Still, it does look grim; Texas once again grows mightier as California bleeds jobs. Well, let’s put aside for a moment the contribution to these sentiments made by the rampant schadenfreude for sunny, often-silly California that is a hobby in the rest of America (especially after this year’s particularly lousy winter).
We also won’t harp too much on Toyota’s betrayal of its workers. Having grown into the second largest car company in the world and one of the richest, with about $60 billion in cash reserves, much of it coming from the lucrative American market, Toyota, a bastion of management-labor cohesion that once produced unparalleled quality and lifetime employment, is tearing up lives and abandoning its community ostensibly to save a few bucks. Toyota wanted to become more Americanized, which generally means a greater focus on near-term costs and share price rather than long-term strategic goals. In the parlance of our times, mission accomplished, boys.
Although I am not privy to the company’s boardroom conversations, I’m taking for granted that reduced labor cost is a major reason Toyota plans to move shop (it’s stated reason, to find a “neutral location” to “build the company and the culture from the ground up,” is too ridiculous to give any credence). As ably reported by my former co-worker Mark Rechtin at Automotive News, the cost of living is 39 percent lower in Plano than the company’s current hometown of Torrance, while housing costs are 63 percent less. Texas has no state income tax while California takes up to 12.3 percent.
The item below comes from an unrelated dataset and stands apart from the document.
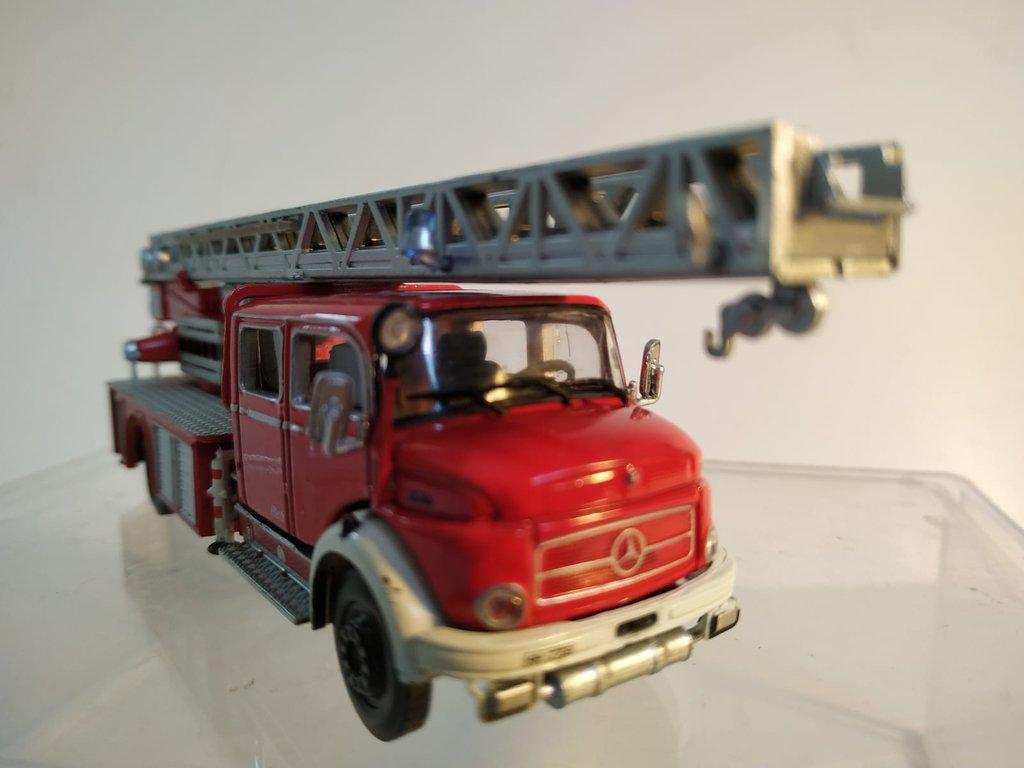 Feuerwehrmodelle aus der Atlas-Collection   41676160tz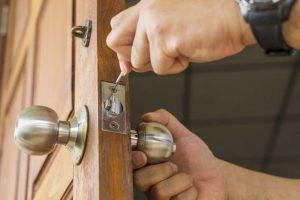 lock change (661) 210-1182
In order to match the buying power of a $30,000 salary in Plano, you’d need to pay your Torrance employee $50,000. Combined with as-yet unspecified relocation help from the state of Texas, which is probably worth hundreds of millions of Texan taxpayer dollars, Toyota’s decision seems to have a lot of merit.
And it cannot be denied that California is not an easy place to operate for Apple or Google or Oracle or Facebook or Amgen or Disney or American Honda Motor Corp. or Hyundai Motor America, or any of the other companies remaining behind in the economic ashes wrought by Sacramento’s Democratic monopoly. For one thing, California actually enforces its pollution laws with inspections and fines, such that dangerous fertilizer plants aren’t located next to schoolhouses, and cleaner air via more expensive renewable energy is a policy priority over burning cheaper fossil fuels, which have helped give Texas some of the filthiest air in the nation. California’s air is also dirty, but at least they’re working on it.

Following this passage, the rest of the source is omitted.